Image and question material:
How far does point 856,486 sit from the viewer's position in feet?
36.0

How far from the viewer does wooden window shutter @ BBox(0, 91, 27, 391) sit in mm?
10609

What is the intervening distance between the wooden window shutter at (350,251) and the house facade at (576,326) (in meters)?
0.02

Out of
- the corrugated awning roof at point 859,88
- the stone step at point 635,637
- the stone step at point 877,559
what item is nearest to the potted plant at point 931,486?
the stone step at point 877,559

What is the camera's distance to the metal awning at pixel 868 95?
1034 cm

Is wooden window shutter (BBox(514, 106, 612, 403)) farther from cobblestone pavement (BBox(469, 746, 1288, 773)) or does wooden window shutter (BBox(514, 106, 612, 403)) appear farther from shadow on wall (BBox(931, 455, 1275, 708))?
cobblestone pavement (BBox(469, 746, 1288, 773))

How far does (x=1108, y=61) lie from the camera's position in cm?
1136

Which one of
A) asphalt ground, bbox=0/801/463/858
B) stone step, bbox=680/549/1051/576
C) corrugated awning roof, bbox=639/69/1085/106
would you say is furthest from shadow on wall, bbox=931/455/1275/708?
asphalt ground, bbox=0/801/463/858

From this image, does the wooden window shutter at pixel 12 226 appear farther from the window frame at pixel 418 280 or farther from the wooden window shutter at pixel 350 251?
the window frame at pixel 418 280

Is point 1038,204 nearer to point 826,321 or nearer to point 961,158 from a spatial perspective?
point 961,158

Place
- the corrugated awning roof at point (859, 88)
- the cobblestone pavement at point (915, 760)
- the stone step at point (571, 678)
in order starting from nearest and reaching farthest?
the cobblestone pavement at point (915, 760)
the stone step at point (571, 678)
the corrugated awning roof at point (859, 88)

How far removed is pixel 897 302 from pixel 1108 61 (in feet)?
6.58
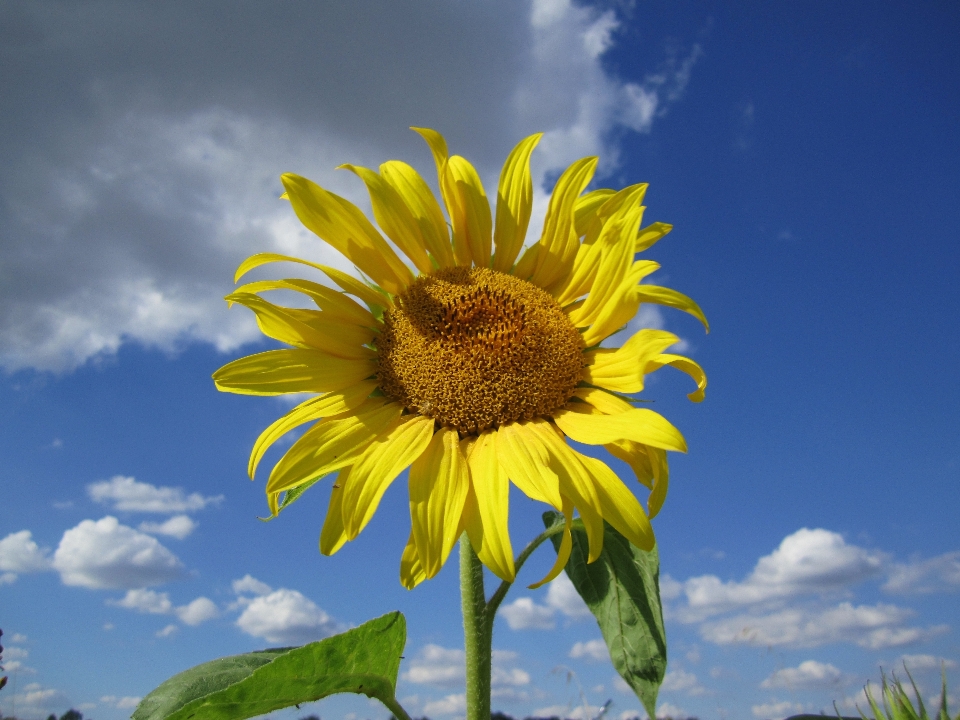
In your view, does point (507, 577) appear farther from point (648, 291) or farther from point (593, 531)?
point (648, 291)

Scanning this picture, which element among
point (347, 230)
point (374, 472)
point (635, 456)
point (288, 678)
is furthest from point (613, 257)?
Result: point (288, 678)

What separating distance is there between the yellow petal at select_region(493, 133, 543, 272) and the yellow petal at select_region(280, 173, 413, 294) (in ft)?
1.70

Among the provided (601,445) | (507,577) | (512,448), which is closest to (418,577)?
(507,577)

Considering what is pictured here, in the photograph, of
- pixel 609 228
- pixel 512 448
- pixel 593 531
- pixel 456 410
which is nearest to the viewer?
pixel 593 531

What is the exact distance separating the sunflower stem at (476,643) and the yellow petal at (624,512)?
2.18 feet

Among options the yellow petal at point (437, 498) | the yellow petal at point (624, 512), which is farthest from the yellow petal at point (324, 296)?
the yellow petal at point (624, 512)

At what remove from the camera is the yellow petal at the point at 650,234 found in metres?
3.82

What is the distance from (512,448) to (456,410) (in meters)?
0.36

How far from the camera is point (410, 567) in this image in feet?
9.53

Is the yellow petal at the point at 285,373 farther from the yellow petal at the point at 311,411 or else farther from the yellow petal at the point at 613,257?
the yellow petal at the point at 613,257

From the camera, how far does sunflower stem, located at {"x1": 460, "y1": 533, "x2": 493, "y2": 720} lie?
3213 mm

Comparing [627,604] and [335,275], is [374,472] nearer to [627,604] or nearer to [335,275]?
[335,275]

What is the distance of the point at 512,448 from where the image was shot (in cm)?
309

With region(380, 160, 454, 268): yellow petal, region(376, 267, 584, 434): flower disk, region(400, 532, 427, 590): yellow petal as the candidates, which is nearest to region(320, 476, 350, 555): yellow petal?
region(400, 532, 427, 590): yellow petal
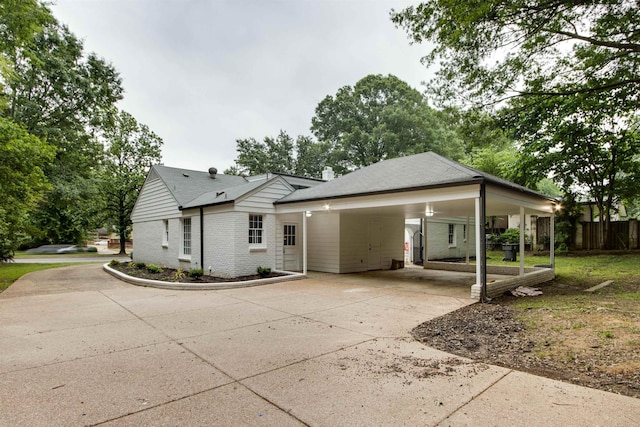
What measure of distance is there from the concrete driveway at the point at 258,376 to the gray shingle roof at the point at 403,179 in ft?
10.3

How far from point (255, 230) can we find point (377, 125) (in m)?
23.6

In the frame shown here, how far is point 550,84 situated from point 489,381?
9368 millimetres

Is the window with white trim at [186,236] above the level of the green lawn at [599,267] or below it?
above

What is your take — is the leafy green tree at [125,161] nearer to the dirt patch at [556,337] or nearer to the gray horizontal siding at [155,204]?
the gray horizontal siding at [155,204]

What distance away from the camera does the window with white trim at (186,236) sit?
13.0 meters

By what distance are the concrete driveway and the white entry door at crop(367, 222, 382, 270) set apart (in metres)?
7.25

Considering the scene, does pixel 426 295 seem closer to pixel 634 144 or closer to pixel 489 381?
pixel 489 381

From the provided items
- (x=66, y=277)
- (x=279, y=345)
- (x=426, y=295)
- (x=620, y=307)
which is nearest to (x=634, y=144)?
(x=620, y=307)

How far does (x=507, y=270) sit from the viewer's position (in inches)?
475

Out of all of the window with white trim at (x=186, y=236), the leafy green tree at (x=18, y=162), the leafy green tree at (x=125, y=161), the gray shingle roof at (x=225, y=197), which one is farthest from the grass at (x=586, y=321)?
the leafy green tree at (x=125, y=161)

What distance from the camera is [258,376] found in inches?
139

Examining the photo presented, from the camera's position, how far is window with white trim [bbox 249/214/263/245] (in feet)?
37.4

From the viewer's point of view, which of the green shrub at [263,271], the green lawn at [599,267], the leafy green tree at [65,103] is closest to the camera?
the green lawn at [599,267]

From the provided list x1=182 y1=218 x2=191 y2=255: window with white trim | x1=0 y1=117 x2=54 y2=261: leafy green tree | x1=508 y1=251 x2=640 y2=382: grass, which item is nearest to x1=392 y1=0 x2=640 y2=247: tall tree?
x1=508 y1=251 x2=640 y2=382: grass
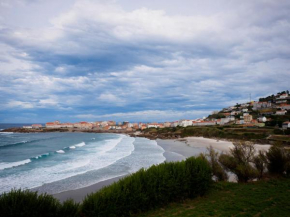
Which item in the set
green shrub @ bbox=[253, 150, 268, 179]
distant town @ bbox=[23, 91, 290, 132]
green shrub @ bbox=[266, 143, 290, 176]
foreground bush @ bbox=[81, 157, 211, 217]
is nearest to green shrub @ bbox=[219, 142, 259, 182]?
green shrub @ bbox=[253, 150, 268, 179]

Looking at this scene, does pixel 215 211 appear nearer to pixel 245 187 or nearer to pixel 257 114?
pixel 245 187

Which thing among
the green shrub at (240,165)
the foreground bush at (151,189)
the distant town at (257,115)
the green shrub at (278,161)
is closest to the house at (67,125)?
the distant town at (257,115)

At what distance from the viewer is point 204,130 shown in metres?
70.8

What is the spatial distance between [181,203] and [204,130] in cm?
6313

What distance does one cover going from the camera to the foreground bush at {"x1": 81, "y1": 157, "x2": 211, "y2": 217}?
8.02m

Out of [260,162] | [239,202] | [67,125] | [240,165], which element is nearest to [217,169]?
[240,165]

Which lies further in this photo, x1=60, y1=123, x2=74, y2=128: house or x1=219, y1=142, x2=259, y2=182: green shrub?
x1=60, y1=123, x2=74, y2=128: house

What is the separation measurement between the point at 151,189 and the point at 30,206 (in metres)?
4.79

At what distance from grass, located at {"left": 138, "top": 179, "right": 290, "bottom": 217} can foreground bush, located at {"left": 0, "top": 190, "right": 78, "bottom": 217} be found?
128 inches

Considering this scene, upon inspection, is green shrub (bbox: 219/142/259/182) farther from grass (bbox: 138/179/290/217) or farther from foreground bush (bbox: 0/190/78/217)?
foreground bush (bbox: 0/190/78/217)

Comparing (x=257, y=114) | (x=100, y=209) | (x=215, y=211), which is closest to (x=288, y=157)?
(x=215, y=211)

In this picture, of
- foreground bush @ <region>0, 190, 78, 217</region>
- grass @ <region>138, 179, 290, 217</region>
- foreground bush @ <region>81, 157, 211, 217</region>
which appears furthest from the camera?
grass @ <region>138, 179, 290, 217</region>

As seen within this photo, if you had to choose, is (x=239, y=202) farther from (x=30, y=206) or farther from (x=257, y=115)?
(x=257, y=115)

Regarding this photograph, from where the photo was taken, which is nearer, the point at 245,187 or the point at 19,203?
the point at 19,203
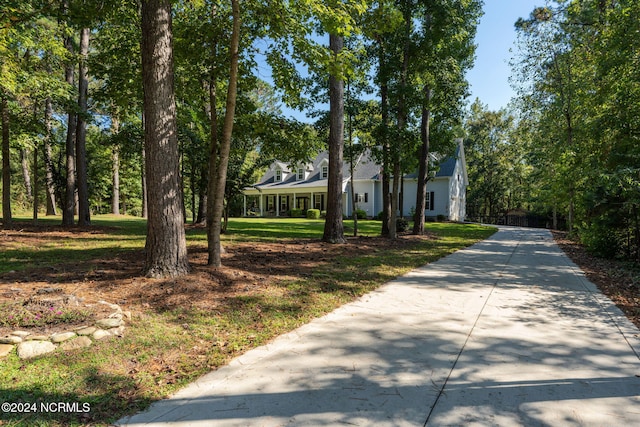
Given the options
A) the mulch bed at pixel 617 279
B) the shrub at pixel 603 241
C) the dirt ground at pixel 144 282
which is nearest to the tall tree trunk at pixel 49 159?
the dirt ground at pixel 144 282

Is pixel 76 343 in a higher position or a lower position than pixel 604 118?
lower

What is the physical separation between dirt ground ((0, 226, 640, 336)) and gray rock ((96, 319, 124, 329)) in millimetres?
175

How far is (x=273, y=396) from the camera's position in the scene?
2.84 meters

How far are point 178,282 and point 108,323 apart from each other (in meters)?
1.60

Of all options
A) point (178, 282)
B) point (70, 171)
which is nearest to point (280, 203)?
point (70, 171)

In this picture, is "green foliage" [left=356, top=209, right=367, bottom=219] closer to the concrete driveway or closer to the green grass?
the green grass

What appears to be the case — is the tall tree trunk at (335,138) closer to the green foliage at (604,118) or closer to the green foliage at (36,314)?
the green foliage at (604,118)

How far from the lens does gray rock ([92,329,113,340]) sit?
359 cm

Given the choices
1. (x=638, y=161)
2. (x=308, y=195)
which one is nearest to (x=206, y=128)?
(x=638, y=161)

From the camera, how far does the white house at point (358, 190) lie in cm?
3023

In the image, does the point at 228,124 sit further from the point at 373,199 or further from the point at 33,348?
the point at 373,199

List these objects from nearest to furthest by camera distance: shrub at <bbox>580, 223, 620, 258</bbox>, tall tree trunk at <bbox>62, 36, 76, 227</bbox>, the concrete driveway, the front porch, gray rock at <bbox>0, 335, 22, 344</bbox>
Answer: the concrete driveway, gray rock at <bbox>0, 335, 22, 344</bbox>, shrub at <bbox>580, 223, 620, 258</bbox>, tall tree trunk at <bbox>62, 36, 76, 227</bbox>, the front porch

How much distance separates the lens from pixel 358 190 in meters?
32.3

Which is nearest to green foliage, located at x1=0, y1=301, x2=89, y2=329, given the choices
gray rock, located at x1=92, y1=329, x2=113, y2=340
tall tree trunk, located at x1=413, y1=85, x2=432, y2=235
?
gray rock, located at x1=92, y1=329, x2=113, y2=340
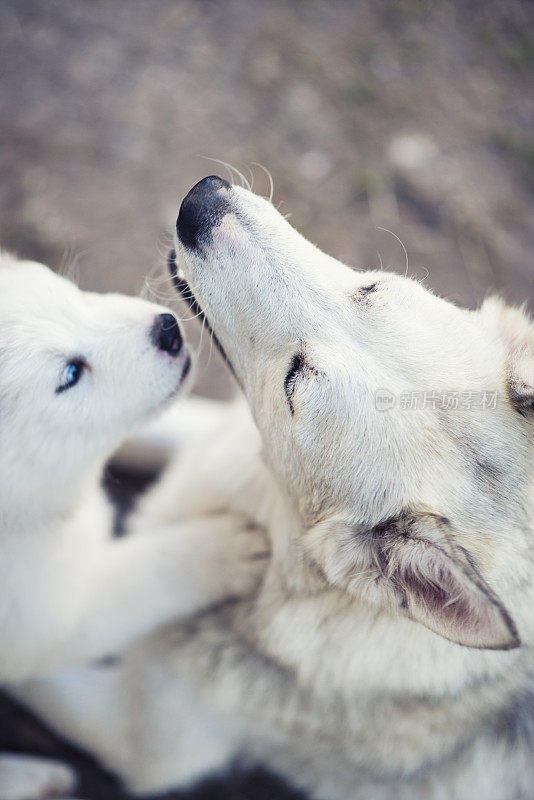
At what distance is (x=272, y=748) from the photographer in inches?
88.7

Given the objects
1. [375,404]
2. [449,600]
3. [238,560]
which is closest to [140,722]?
[238,560]

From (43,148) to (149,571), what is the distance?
2.80 metres

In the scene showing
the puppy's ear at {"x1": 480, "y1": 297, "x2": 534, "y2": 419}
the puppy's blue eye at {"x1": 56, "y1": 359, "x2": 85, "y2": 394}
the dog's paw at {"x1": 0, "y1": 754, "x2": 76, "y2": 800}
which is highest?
the puppy's ear at {"x1": 480, "y1": 297, "x2": 534, "y2": 419}

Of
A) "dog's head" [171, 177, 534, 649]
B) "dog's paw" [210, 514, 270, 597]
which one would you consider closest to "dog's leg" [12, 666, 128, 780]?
"dog's paw" [210, 514, 270, 597]

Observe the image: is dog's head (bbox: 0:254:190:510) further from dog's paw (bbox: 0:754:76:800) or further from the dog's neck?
dog's paw (bbox: 0:754:76:800)

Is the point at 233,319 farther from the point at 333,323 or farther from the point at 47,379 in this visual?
the point at 47,379

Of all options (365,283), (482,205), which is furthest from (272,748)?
(482,205)

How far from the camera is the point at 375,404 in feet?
5.62

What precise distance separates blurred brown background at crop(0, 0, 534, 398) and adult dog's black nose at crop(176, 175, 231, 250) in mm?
1598

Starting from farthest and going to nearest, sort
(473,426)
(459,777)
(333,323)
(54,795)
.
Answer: (54,795) → (459,777) → (333,323) → (473,426)

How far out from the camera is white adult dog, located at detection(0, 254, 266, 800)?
194cm

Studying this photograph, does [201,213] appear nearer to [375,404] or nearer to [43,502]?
[375,404]

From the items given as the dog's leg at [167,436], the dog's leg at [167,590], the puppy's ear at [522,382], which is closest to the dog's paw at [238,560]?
the dog's leg at [167,590]

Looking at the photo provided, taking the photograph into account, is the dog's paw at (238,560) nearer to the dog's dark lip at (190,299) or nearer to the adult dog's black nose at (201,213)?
the dog's dark lip at (190,299)
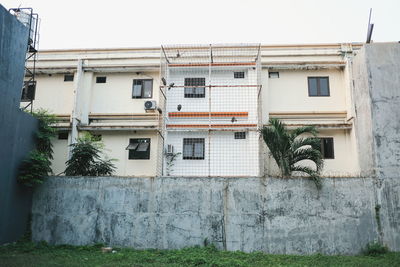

[PROMPT]
Present the material from the line containing "Given the objects" through the end as a numbered list, with blank lines and pictures left out.

[SOLUTION]
1. Given the objects
2. 1. [375,404]
3. 2. [449,600]
4. 3. [238,560]
5. which is closest to [140,722]?
6. [238,560]
7. From (43,148) to (149,571), what is the distance?
8. 2.80 metres
9. In the scene showing
10. the puppy's ear at {"x1": 480, "y1": 297, "x2": 534, "y2": 419}
11. the puppy's blue eye at {"x1": 56, "y1": 359, "x2": 85, "y2": 394}
12. the dog's paw at {"x1": 0, "y1": 754, "x2": 76, "y2": 800}
13. which is highest?
14. the puppy's ear at {"x1": 480, "y1": 297, "x2": 534, "y2": 419}
15. Of
16. A) "dog's head" [171, 177, 534, 649]
17. B) "dog's paw" [210, 514, 270, 597]
18. which one would you consider closest to "dog's leg" [12, 666, 128, 780]?
19. "dog's paw" [210, 514, 270, 597]
20. Observe the image: is dog's head (bbox: 0:254:190:510) further from dog's paw (bbox: 0:754:76:800) or further from the dog's neck?
21. dog's paw (bbox: 0:754:76:800)
22. Is the point at 233,319 farther from the point at 333,323 or farther from the point at 47,379 in this visual?
23. the point at 47,379
24. Of all options (365,283), (482,205), which is furthest from (272,748)?
25. (482,205)
26. How far from the camera is the point at 375,404 in feet?
27. 5.62
28. What precise distance separates blurred brown background at crop(0, 0, 534, 398) and adult dog's black nose at crop(176, 175, 231, 250) in mm?
29. 1598
30. Starting from farthest and going to nearest, sort
31. (473,426)
32. (459,777)
33. (333,323)
34. (54,795)
35. .
36. Answer: (54,795) → (459,777) → (333,323) → (473,426)
37. How far out from the camera is white adult dog, located at detection(0, 254, 266, 800)?
38. 194cm
39. Studying this photograph, does [201,213] appear nearer to [375,404] or nearer to [43,502]?
40. [375,404]
41. From the items given as the dog's leg at [167,436], the dog's leg at [167,590], the puppy's ear at [522,382], which is closest to the dog's paw at [238,560]?
42. the dog's leg at [167,590]
43. Looking at the photo provided, taking the photograph into account, is the dog's paw at (238,560) nearer to the dog's dark lip at (190,299) or nearer to the adult dog's black nose at (201,213)?
44. the dog's dark lip at (190,299)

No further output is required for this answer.